Unfortunately, it is expensive to move data to and from the GPU and the time it takes to transfer each batch from the CPU to the GPU can become a significant overhead. In fact, this overhead is so severe that it may completely outweigh the benefit of using a GPU in the first place.
Our team set out to create a technique that determines which smaller part of the data is most important to the training algorithm at any given time. For most datasets of interest, the importance of each data-point to the training algorithm is highly non-uniform, and also changes during the training process. By processing the data-points in the right order we can learn our model more quickly.
Credit: IBM Blog Research For example, imagine the algorithm was being trained to distinguish between photos of cats and dogs. Once the algorithm can distinguish that a cat's ears are typically smaller than a dog's, it retains this information and skips reviewing this feature, eventually becoming faster and faster.
This is why the variability of the data set is so critical, because each must reveal additional features that are not yet reflected in our model for it to learn. If a child only looks outside and the sky is always blue, they will never learn that it gets dark at night or that clouds create shades of gray. It's the same here.

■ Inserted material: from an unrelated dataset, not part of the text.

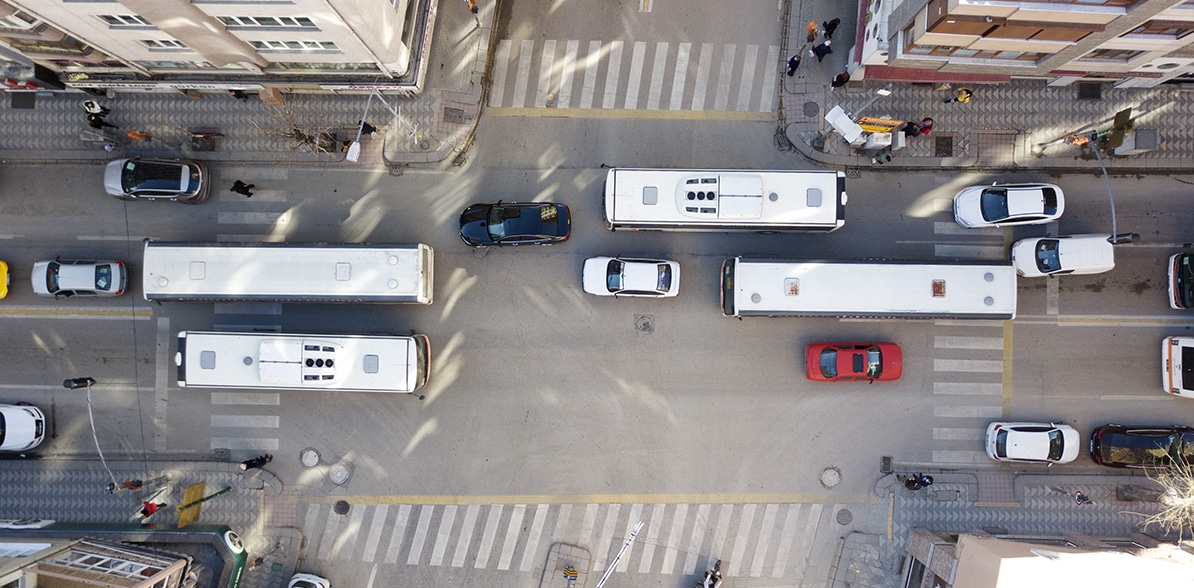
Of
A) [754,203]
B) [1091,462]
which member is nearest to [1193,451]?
[1091,462]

This is achieved by deriving novel theoretical insights on how much information individual training samples can contribute to the progress of the learning algorithm. This measure heavily relies on the concept of the duality gap certificates and adapts on-the-fly to the current state of the training algorithm, i.e., the importance of each data point changes as the algorithm progresses. For more details about the theoretical background, see our current paper.
Taking this theory and putting it into practice we have developed a new, re-useable component for training machine learning models on heterogeneous compute platforms. We call it DuHL for Duality-gap based Heterogeneous Learning. In addition to an application involving GPUs, the scheme can be applied to other limited memory accelerators (e.g. systems that use FPGAs instead of GPUs) and has many applications, including large data sets from social media and online marketing, which can be used to predict which ads to show users. Additional applications include finding patterns in telecom data and for fraud detection.
We show DuHL in action for the application of training large-scale Support Vector Machines on an extended, 30GB version of the ImageNet database. For these experiments, we used an NVIDIA Quadro M4000 GPU with 8GB of memory. We can see that the scheme that uses sequential batching actually performs worse than the CPU alone, whereas the new approach using DuHL achieves a 10x speed-up over the CPU.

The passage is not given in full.